Regional Roads and Transportation Minister Sam Faraway insisted that the Great Western Highway tunnel through the Blue Mountains would proceed in time, despite reports its urgency should be reconsidered.
Deputy Prime Minister and Regional Minister Paul Tolle echoed the sentiment.
“We know how transformative major projects such as dams and roads can be for regional communities, and the NSW Government is committed to fulfilling these projects,” said Mr Tolle.
But Labor’s shadow treasurer Daniel Mukhi said it appeared the government was preparing to scrap its key promises.
“These are projects that have already passed the government’s own appraisal processes for both need and affordability,” he said.

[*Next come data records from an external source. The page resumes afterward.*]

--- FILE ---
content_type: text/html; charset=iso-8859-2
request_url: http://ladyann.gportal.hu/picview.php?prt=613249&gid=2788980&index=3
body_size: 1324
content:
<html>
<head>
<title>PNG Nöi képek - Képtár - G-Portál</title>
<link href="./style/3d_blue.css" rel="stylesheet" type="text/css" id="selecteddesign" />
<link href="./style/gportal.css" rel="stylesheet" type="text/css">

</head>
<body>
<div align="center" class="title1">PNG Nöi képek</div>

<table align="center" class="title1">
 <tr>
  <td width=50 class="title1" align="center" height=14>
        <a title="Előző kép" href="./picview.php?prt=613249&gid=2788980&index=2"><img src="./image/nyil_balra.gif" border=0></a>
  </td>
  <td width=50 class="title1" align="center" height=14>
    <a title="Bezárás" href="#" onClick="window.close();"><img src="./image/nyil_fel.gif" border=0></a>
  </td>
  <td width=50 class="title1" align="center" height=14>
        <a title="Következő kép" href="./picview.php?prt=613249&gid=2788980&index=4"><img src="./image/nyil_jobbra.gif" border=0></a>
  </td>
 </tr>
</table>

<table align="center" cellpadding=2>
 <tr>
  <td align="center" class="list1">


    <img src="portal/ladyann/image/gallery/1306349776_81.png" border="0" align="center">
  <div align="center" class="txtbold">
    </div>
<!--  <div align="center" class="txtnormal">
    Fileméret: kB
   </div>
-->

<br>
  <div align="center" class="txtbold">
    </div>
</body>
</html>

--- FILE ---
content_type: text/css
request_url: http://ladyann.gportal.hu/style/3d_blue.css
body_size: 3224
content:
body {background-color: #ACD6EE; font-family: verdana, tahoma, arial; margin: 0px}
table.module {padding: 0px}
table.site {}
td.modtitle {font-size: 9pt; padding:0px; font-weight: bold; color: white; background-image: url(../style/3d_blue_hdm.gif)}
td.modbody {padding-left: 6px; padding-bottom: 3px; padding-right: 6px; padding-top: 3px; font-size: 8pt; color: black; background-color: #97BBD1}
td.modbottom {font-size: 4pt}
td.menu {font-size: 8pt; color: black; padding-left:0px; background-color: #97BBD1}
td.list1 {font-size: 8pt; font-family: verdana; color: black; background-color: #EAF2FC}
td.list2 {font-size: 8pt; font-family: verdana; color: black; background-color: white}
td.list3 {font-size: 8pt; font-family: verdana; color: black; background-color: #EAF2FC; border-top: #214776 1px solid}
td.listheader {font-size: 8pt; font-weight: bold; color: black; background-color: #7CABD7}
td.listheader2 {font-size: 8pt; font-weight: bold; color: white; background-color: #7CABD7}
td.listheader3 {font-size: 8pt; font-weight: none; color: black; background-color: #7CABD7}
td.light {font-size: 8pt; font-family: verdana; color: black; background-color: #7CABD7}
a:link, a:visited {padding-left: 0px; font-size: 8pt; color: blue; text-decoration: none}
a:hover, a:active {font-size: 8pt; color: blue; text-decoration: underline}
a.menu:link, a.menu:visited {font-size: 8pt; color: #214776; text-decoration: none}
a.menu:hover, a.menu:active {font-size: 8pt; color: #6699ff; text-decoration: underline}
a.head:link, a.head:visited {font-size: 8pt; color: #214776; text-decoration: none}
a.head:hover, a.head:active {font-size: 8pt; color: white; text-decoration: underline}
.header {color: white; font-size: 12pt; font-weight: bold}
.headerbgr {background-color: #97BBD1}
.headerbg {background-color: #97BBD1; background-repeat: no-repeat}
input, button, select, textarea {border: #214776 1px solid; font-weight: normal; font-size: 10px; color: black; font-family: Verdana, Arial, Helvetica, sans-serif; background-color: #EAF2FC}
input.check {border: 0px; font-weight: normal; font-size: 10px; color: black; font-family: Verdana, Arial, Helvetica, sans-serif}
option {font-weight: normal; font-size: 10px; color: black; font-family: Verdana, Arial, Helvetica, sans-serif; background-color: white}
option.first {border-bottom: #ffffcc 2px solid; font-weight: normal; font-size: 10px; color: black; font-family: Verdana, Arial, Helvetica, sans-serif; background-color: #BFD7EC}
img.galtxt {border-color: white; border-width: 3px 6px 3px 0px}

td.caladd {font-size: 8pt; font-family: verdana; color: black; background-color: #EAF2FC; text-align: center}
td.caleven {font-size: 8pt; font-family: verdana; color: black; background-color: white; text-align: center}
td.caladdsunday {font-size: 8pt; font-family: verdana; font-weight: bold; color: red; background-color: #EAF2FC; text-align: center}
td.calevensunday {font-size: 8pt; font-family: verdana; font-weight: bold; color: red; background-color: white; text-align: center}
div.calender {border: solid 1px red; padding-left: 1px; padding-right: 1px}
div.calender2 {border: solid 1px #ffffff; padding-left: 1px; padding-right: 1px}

“The fact that the government is now reneging on its promises raises serious questions about how this government selects the projects and how the government intends to pay for them.”
“These communities deserve a clear answer from the government as to why these projects are being shelved.”
Infrastructure NSW made a total of 113 recommendations, including enhancing the state’s long-term water security by introducing recycled drinking water.
The report also made the case for the government to continue its program of “asset recycling”, in which state-owned properties are privatized to fund new projects.
And it said investment from the private sector will be critical to the state’s future infrastructure and services delivery.
“The government should continue with successful policies such as asset recycling, user fees and value capture to maintain its infrastructure investment pipeline,” the report said.
“It should also seek greater private sector co-investment and more long-term programmatic funding support from the Commonwealth.”